◆ PASSAGE GIVEN:
# # # # #

I kindly request some help in calculating gear blank diameters for a worm gear I am trying to cut.

I am still busy with my Polar arm 3D printer, which has as drive train a stepper with a 20 tooth gear, and the arms with a 170 tooth gear - 8.5:1 ratio, This is still way to high and the only practical way forward, due to structural implementation constraints on the machine, is to place the steppers at right angles and drive by means of a worm gear. The idea is to hob into the existing 170tooth gear and make a mating worm to drive said gear.

The 170tooth gear is a large model helicopter rotor drive gear, plastic, but tough as nails. The Hob is a re-purposed tap - a 5/6 BSW-11 tap, which I have re-ground on the T&C grinder, to have well raked cutting edges. It cuts the plastic beautifully..

The tap - 11 TPI 'almost' mates with the existing 170 tooth gear. That gear is 120mm OD. I am un-constrained in actual gear diameter as well as actual number of teeth on that diameter - that is taken care of in the printer software.

So, as I am not aiming for s specific number of teeth or gear diameter, this should be easy...Nope....

I have spent many hours trying to work out the match between what I have, the number of teeth I can fit, DP, Addendum, pitch and Base circles, Outside diameters, etc.....I came up with 168 teeth on a Gear blank OD of 118mm.

Some of the constants for the calcs were an intelligent guess though - I do not have such good data on the Tap teeth

I wish to use the existing gear and just hob it to size, so to speak, with the result hopefully being around 118mm OD, and 168 teeth - having cut away all the old 170teeth in the process.

I made test blanks, 200mm OD, and started to hobbit..I stopped with an OD of 112 mm, and lots of missing teeth...

I tried 5 more blanks - set the No teeth to 165, 166, 167, 169, 170 - still a disaster!

I expected to see teeth being obliterated with multiple full blank revolutions while the blank diameter was incorrect for that tooth qty selection, and that tooth erosion begin to cease the deeper I cut, ie, as the blank diameter supposedly approached the correct one. I all cases I approached a final blank diameter of 100 to 112mm (from 200mm!!) with no sign of anything looking to work.

I am not sure how to proceed!

Joe

Dave Halford31/01/2021 17:56:39
1682 forum posts
19 photos

Joseph,

The tap will never give you the correct profile to match your existing gear.

If you are free hobbing gashing the blank first is supposed to drive the blank at the right speed.

Joseph Noci 131/01/2021 18:14:46
998 forum posts
1247 photos

Dave,

Perhaps I have not explained correctly.

I am not truing to match the existing gear profile - forget that it has 170 gear teeth already on it - consider it to just be a blank disc into which I wish to hob teeth, the shape or profile of the 5/8 BSW hob. I want a final diameter between 110mm and 120mm, with tooth count between 150 and 170 - thats it...The profile will match my worm ' good enough' 'cause that I will cut to 5/8BSW.

I am not free hobbing - I am using a hobbing machine - well, my rotary table and my Hobber controller..

# # # # #

◆ WHAT THIS EXERCISE ASKS:
A: From the forum post, list each tooth count that was set when the five additional blanks were tried.
B: Reproduce the forum post from the words "I made test" through the words "how to proceed!", but switch "disaster" to "failure".
Rely only on the forum post above when carrying out this work.

# # # # #

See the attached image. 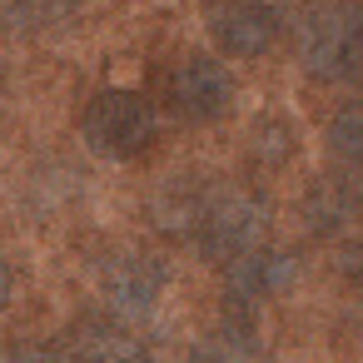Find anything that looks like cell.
Here are the masks:
<instances>
[{"label": "cell", "instance_id": "obj_1", "mask_svg": "<svg viewBox=\"0 0 363 363\" xmlns=\"http://www.w3.org/2000/svg\"><path fill=\"white\" fill-rule=\"evenodd\" d=\"M294 50H298V65L323 85L363 80V0H313V6H303Z\"/></svg>", "mask_w": 363, "mask_h": 363}, {"label": "cell", "instance_id": "obj_15", "mask_svg": "<svg viewBox=\"0 0 363 363\" xmlns=\"http://www.w3.org/2000/svg\"><path fill=\"white\" fill-rule=\"evenodd\" d=\"M11 294H16V269H11L6 259H0V308L11 303Z\"/></svg>", "mask_w": 363, "mask_h": 363}, {"label": "cell", "instance_id": "obj_8", "mask_svg": "<svg viewBox=\"0 0 363 363\" xmlns=\"http://www.w3.org/2000/svg\"><path fill=\"white\" fill-rule=\"evenodd\" d=\"M294 279H298V259H294L289 249L264 244V249H254L249 259H239V264L229 269V298L249 308V303L279 298Z\"/></svg>", "mask_w": 363, "mask_h": 363}, {"label": "cell", "instance_id": "obj_12", "mask_svg": "<svg viewBox=\"0 0 363 363\" xmlns=\"http://www.w3.org/2000/svg\"><path fill=\"white\" fill-rule=\"evenodd\" d=\"M328 155L343 160V164H353V169H363V95L348 100L328 120Z\"/></svg>", "mask_w": 363, "mask_h": 363}, {"label": "cell", "instance_id": "obj_10", "mask_svg": "<svg viewBox=\"0 0 363 363\" xmlns=\"http://www.w3.org/2000/svg\"><path fill=\"white\" fill-rule=\"evenodd\" d=\"M85 0H0V26L16 30V35H40L65 26Z\"/></svg>", "mask_w": 363, "mask_h": 363}, {"label": "cell", "instance_id": "obj_5", "mask_svg": "<svg viewBox=\"0 0 363 363\" xmlns=\"http://www.w3.org/2000/svg\"><path fill=\"white\" fill-rule=\"evenodd\" d=\"M164 95H169V110H174L179 120H189V125H209V120H219V115L229 110V100H234V80H229V70H224L219 60H209V55H189V60H179V65L169 70Z\"/></svg>", "mask_w": 363, "mask_h": 363}, {"label": "cell", "instance_id": "obj_7", "mask_svg": "<svg viewBox=\"0 0 363 363\" xmlns=\"http://www.w3.org/2000/svg\"><path fill=\"white\" fill-rule=\"evenodd\" d=\"M60 353L65 363H155L150 348L115 318H85L60 338Z\"/></svg>", "mask_w": 363, "mask_h": 363}, {"label": "cell", "instance_id": "obj_2", "mask_svg": "<svg viewBox=\"0 0 363 363\" xmlns=\"http://www.w3.org/2000/svg\"><path fill=\"white\" fill-rule=\"evenodd\" d=\"M269 234V204L249 189H204L199 214H194V244L209 264L234 269L254 249H264Z\"/></svg>", "mask_w": 363, "mask_h": 363}, {"label": "cell", "instance_id": "obj_11", "mask_svg": "<svg viewBox=\"0 0 363 363\" xmlns=\"http://www.w3.org/2000/svg\"><path fill=\"white\" fill-rule=\"evenodd\" d=\"M189 363H264V348L249 328H219L189 348Z\"/></svg>", "mask_w": 363, "mask_h": 363}, {"label": "cell", "instance_id": "obj_13", "mask_svg": "<svg viewBox=\"0 0 363 363\" xmlns=\"http://www.w3.org/2000/svg\"><path fill=\"white\" fill-rule=\"evenodd\" d=\"M0 363H65V353H60V343L11 338V343H0Z\"/></svg>", "mask_w": 363, "mask_h": 363}, {"label": "cell", "instance_id": "obj_4", "mask_svg": "<svg viewBox=\"0 0 363 363\" xmlns=\"http://www.w3.org/2000/svg\"><path fill=\"white\" fill-rule=\"evenodd\" d=\"M279 30H284V16L269 0H214L209 6V35L234 60H259L264 50H274Z\"/></svg>", "mask_w": 363, "mask_h": 363}, {"label": "cell", "instance_id": "obj_14", "mask_svg": "<svg viewBox=\"0 0 363 363\" xmlns=\"http://www.w3.org/2000/svg\"><path fill=\"white\" fill-rule=\"evenodd\" d=\"M338 269H343V279H348V289H358V294H363V239H353V244L343 249V259H338Z\"/></svg>", "mask_w": 363, "mask_h": 363}, {"label": "cell", "instance_id": "obj_6", "mask_svg": "<svg viewBox=\"0 0 363 363\" xmlns=\"http://www.w3.org/2000/svg\"><path fill=\"white\" fill-rule=\"evenodd\" d=\"M100 289H105L115 313H145L164 294V264L150 254H115L100 269Z\"/></svg>", "mask_w": 363, "mask_h": 363}, {"label": "cell", "instance_id": "obj_9", "mask_svg": "<svg viewBox=\"0 0 363 363\" xmlns=\"http://www.w3.org/2000/svg\"><path fill=\"white\" fill-rule=\"evenodd\" d=\"M358 209H363V189H358L353 179H343V174H323V179H313L308 194H303V219H308V229H318V234L348 229V224L358 219Z\"/></svg>", "mask_w": 363, "mask_h": 363}, {"label": "cell", "instance_id": "obj_3", "mask_svg": "<svg viewBox=\"0 0 363 363\" xmlns=\"http://www.w3.org/2000/svg\"><path fill=\"white\" fill-rule=\"evenodd\" d=\"M80 135L105 160H140L155 145L160 120H155L145 95H135V90H100L80 110Z\"/></svg>", "mask_w": 363, "mask_h": 363}]
</instances>
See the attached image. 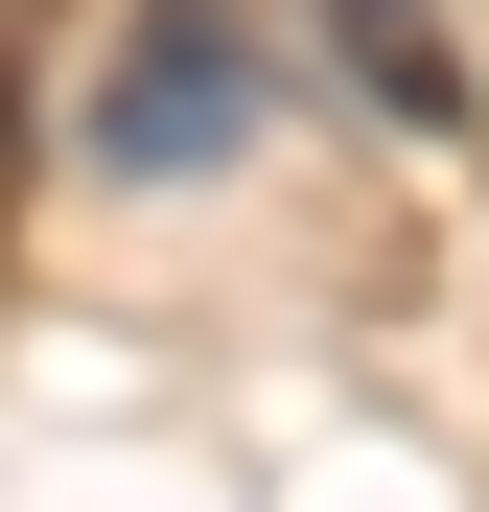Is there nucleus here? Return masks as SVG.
<instances>
[{
	"instance_id": "obj_1",
	"label": "nucleus",
	"mask_w": 489,
	"mask_h": 512,
	"mask_svg": "<svg viewBox=\"0 0 489 512\" xmlns=\"http://www.w3.org/2000/svg\"><path fill=\"white\" fill-rule=\"evenodd\" d=\"M326 47L373 70V117H466V47H443V0H326Z\"/></svg>"
},
{
	"instance_id": "obj_2",
	"label": "nucleus",
	"mask_w": 489,
	"mask_h": 512,
	"mask_svg": "<svg viewBox=\"0 0 489 512\" xmlns=\"http://www.w3.org/2000/svg\"><path fill=\"white\" fill-rule=\"evenodd\" d=\"M210 117H233V0H163V70L117 94V140L163 163V140H210Z\"/></svg>"
},
{
	"instance_id": "obj_3",
	"label": "nucleus",
	"mask_w": 489,
	"mask_h": 512,
	"mask_svg": "<svg viewBox=\"0 0 489 512\" xmlns=\"http://www.w3.org/2000/svg\"><path fill=\"white\" fill-rule=\"evenodd\" d=\"M0 187H24V70H0Z\"/></svg>"
}]
</instances>
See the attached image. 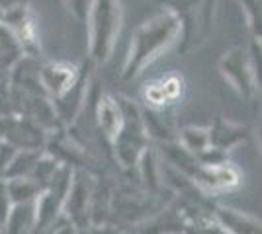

# # # # #

◆ THE RESPONSES:
A: 165, 166, 167, 169, 170

B:
I made test blanks, 200mm OD, and started to hobbit..I stopped with an OD of 112 mm, and lots of missing teeth...

I tried 5 more blanks - set the No teeth to 165, 166, 167, 169, 170 - still a failure!

I expected to see teeth being obliterated with multiple full blank revolutions while the blank diameter was incorrect for that tooth qty selection, and that tooth erosion begin to cease the deeper I cut, ie, as the blank diameter supposedly approached the correct one. I all cases I approached a final blank diameter of 100 to 112mm (from 200mm!!) with no sign of anything looking to work.

I am not sure how to proceed!